Microcrack Damage Observations via Acoustic Emission

Hydraulic fracturing is a common practice in several industries and environments, including energy production using enhanced geothermal systems, hydrocarbon extraction from unconventional oil and/or gas reservoirs, and mining and civil engineering excavation methods. Understanding damage related to the coalesced fractures induced by hydraulic fracturing and the surrounding material is fundamental when efforts to predict material and system behavior is sought. Inducing fracture networks in rock can create large amounts of microcracking in surrounding regions that are not connected to the wellbore. The degree of microcracking can vary depending on fluid, rock type, stress/temperature boundary conditions, as well as inherent material properties and heterogeneities. Regions of rock containing microcracks near coalesced macro-scale fractures can behave differently than the original matrix material due to the permanent structural changes. Understanding of how the coalesced fractures can interact with the surrounding rock containing microcracks requires the characterization of damage in terms of physical property evolution.

CT images of a laboratory hydraulic fracture (Hampton et al, 2018).

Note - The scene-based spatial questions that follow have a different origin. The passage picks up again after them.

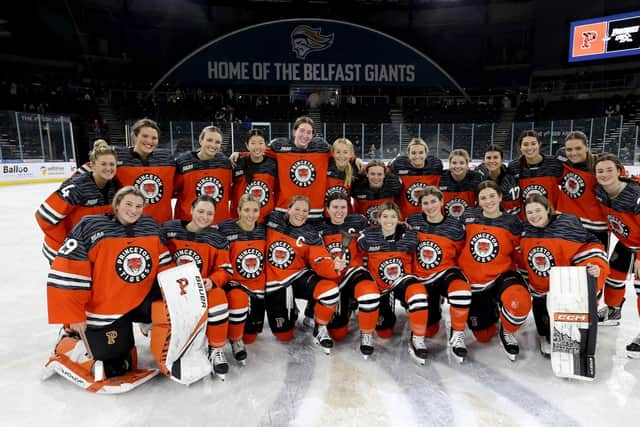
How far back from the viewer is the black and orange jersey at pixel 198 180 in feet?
10.1

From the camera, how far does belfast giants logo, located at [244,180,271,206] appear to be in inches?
128

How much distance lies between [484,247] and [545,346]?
650 mm

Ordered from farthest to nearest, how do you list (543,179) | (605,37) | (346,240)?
(605,37) → (543,179) → (346,240)

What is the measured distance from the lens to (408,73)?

Linking Physical Measurements with Imaging

The use and integration of many physical measurements is crucial for understanding the impact of changing boundary conditions. For example, acoustic emissions observed throughout a laboratory fracture test can provide an immense amount of information regarding the microcracking processes and damage, but the nature of the coalesced fracture, it’s roughness, conductivity, or opening width is not readily captured with the AE method. Other geophysical or imaging techniques must be integrated to provide a full characterization of the deformation. Conversely, using CT images alone will not describe the progressive nature of the fracturing process. This research studies the integration of many physical measurements and imaging techniques for an enhanced understanding of fracture development and interaction with existing discontinuities and matrix material.

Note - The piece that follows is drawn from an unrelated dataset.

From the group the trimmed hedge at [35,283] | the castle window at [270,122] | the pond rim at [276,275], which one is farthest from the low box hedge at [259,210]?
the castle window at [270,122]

Acoustic emission density and measured permeability as a function of distance from a coalesced fracture (Hampton et al, 2019).

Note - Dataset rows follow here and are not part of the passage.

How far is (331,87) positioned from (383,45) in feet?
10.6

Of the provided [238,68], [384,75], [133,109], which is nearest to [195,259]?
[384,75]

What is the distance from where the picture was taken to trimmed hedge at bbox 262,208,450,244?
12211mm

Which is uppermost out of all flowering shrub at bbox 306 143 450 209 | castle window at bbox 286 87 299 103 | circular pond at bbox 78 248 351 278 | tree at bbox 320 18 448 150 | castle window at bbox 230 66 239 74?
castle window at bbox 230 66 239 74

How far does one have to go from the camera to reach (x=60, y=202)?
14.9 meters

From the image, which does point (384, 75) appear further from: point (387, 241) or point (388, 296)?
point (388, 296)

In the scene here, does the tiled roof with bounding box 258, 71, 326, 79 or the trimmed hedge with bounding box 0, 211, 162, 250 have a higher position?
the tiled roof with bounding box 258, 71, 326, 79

Influence of Damage on Permeability

Understanding the role of rock damage in the form of microfractures, compaction and dilation bands, and alteration of the geochemical make-up of rocks is fundamental for subsurface engineering and safe energy extraction and sustainable reservoir development. Currently, knowledge is lacking in the characterization of damage across multiple length scales and its influence on material behavior. In subsurface engineering of oil/gas extraction, rock damage is purposely induced to achieve specific goals, but the role of micro-scale damage on the performance of these systems is not well understood. Consequences of poorly characterized rock damage and the subsequent rock mass physical property changes can lead to poor reservoir development practices, lower production, and lost time and investment.